Up to and including the line with "[camera trap, expert-labeled]", repeat every line of the listing exactly, beginning at the first.
──────
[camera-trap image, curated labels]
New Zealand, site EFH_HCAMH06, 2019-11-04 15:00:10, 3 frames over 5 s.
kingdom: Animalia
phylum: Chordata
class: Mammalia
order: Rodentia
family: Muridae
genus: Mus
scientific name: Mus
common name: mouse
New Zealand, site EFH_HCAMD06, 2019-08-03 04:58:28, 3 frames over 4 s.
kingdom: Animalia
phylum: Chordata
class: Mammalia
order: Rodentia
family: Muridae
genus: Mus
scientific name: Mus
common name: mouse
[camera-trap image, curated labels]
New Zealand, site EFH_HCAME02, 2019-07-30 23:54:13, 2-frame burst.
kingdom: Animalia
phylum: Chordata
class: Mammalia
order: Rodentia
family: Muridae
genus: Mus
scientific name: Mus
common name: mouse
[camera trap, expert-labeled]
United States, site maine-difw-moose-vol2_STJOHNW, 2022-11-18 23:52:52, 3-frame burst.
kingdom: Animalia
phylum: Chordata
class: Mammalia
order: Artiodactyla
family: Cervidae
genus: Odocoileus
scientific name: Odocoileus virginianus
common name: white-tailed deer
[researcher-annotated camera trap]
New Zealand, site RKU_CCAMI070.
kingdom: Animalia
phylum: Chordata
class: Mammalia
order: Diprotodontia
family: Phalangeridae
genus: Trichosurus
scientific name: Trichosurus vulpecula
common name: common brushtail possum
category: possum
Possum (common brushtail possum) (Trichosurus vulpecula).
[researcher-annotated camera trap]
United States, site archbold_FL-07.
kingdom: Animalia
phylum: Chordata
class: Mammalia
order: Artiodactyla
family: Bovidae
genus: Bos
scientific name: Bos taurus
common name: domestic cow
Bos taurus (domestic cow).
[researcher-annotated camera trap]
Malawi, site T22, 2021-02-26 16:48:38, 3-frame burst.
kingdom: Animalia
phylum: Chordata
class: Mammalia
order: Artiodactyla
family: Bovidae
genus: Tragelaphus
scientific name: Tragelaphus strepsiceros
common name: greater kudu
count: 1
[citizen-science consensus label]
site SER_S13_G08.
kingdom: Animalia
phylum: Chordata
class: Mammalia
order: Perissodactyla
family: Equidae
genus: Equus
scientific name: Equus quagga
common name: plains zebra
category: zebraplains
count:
──────
• Result of this exercise
[camera-trap image, curated labels]
New Zealand, site EFH_HCAMH06, 2019-11-04 15:00:10, 3 frames over 5 s.
kingdom: Animalia
phylum: Chordata
class: Mammalia
order: Rodentia
family: Muridae
genus: Mus
scientific name: Mus
common name: mouse
New Zealand, site EFH_HCAMD06, 2019-08-03 04:58:28, 3 frames over 4 s.
kingdom: Animalia
phylum: Chordata
class: Mammalia
order: Rodentia
family: Muridae
genus: Mus
scientific name: Mus
common name: mouse
[camera-trap image, curated labels]
New Zealand, site EFH_HCAME02, 2019-07-30 23:54:13, 2-frame burst.
kingdom: Animalia
phylum: Chordata
class: Mammalia
order: Rodentia
family: Muridae
genus: Mus
scientific name: Mus
common name: mouse
[camera trap, expert-labeled]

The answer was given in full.